Hi @EmilyAlsentzer ,
I tried to extract features as you suggested but faced with a problem. When I run the original BERT example below everything works fine.
echo 'Who was Jim Henson ? ||| Jim Henson was a puppeteer' > /tmp/input.txt python extract_features.py \ --input_file=/tmp/input.txt \ --output_file=/tmp/output.jsonl \ --vocab_file=$BERT_BASE_DIR/vocab.txt \ --bert_config_file=$BERT_BASE_DIR/bert_config.json \ --init_checkpoint=$BERT_BASE_DIR/bert_model.ckpt \ --layers=-1,-2,-3,-4 \ --max_seq_length=128 \ --batch_size=8
I changed the bert_config_file and init_checkpoint part and run the below code.
python extract_features.py --input_file=/tmp/input.txt --output_file=/tmp/output.jsonl --vocab_file=bert_pretrain_output_all_notes_150000/vocab.txt --bert_config_file=bert_pretrain_output_all_notes_150000/bert_config.json --init_checkpoint=bert_pretrain_output_all_notes_150000/model.ckpt --layers=-1,-2,-3,-4 --max_seq_length=128
I took the error message below. I think that the problem is with the init_checkpoint part and I try different names like "model.ckpt", "model.ckpt-150000" ... but none of them work.
tensorflow.python.framework.errors_impl.NotFoundError: Unsuccessful TensorSliceReader constructor: Failed to find any matching files for bert_pretrain_output_all_notes_150000/model.ckpt
So could you please help me to run ClinicalBert to extract features from clinical notes?
Thanks in advance.
Hello,
Did you figure out your error by any chance? Three are three files of checkpoints and not sure which one to use. Could you please guide if you can. Thank you.!!
Hi all,
I just confirmed that the following works:
#!/bin/bash
BERT_MODEL=all_notes_150000
BERT_LOC=PATH/TO/CLINICALBERT/biobert_pretrain_output_${BERT_MODEL}
DATA_LOC=extract_features/vocab.txt
OUTPUT_LOC=extract_features/output_vecs_${BERT_MODEL}
python bert/extract_features.py \
--input_file=$DATA_LOC \
--output_file=$OUTPUT_LOC \
--vocab_file=$BERT_LOC/vocab.txt \
--bert_config_file=$BERT_LOC/bert_config.json \
--init_checkpoint=$BERT_LOC/model.ckpt-150000 \
--layers=-1
Please try that and let me know if you have any trouble.
Hi all,
I just confirmed that the following works:
#!/bin/bash BERT_MODEL=all_notes_150000 BERT_LOC=PATH/TO/CLINICALBERT/biobert_pretrain_output_${BERT_MODEL} DATA_LOC=extract_features/vocab.txt OUTPUT_LOC=extract_features/output_vecs_${BERT_MODEL} python bert/extract_features.py \ --input_file=$DATA_LOC \ --output_file=$OUTPUT_LOC \ --vocab_file=$BERT_LOC/vocab.txt \ --bert_config_file=$BERT_LOC/bert_config.json \ --init_checkpoint=$BERT_LOC/model.ckpt-150000 \ --layers=-1
Please try that and let me know if you have any trouble.
Hello,
This works now. Thank you for clarifying.

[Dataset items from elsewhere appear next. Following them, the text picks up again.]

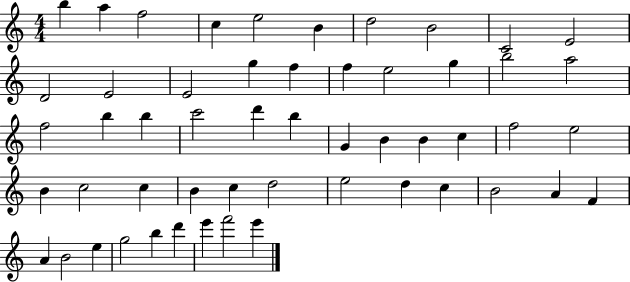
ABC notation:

X:1
T:Untitled
M:4/4
L:1/4
K:C
b a f2 c e2 B d2 B2 C2 E2 D2 E2 E2 g f f e2 g b2 a2 f2 b b c'2 d' b G B B c f2 e2 B c2 c B c d2 e2 d c B2 A F A B2 e g2 b d' e' f'2 e'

One question is that we cant generate embeddings for a "huge text file" that is given as input? Do you suggest to me any alternative way for approaching this task, as we cannot change the config file? Thank you
Can you clarify what you are trying to do when you say you want to generate embeddings for a huge text file? And what errors are you getting?
closing due to inactivity, but feel free to post another issue.
Hello, I would like to know how can Feature Vectors be generated from pandas series containing notes. the notes of a single subject ID are combined as one note and preprocessed according to my requirements. Now I just want to create Embedding vectors for the notes. How can this be done?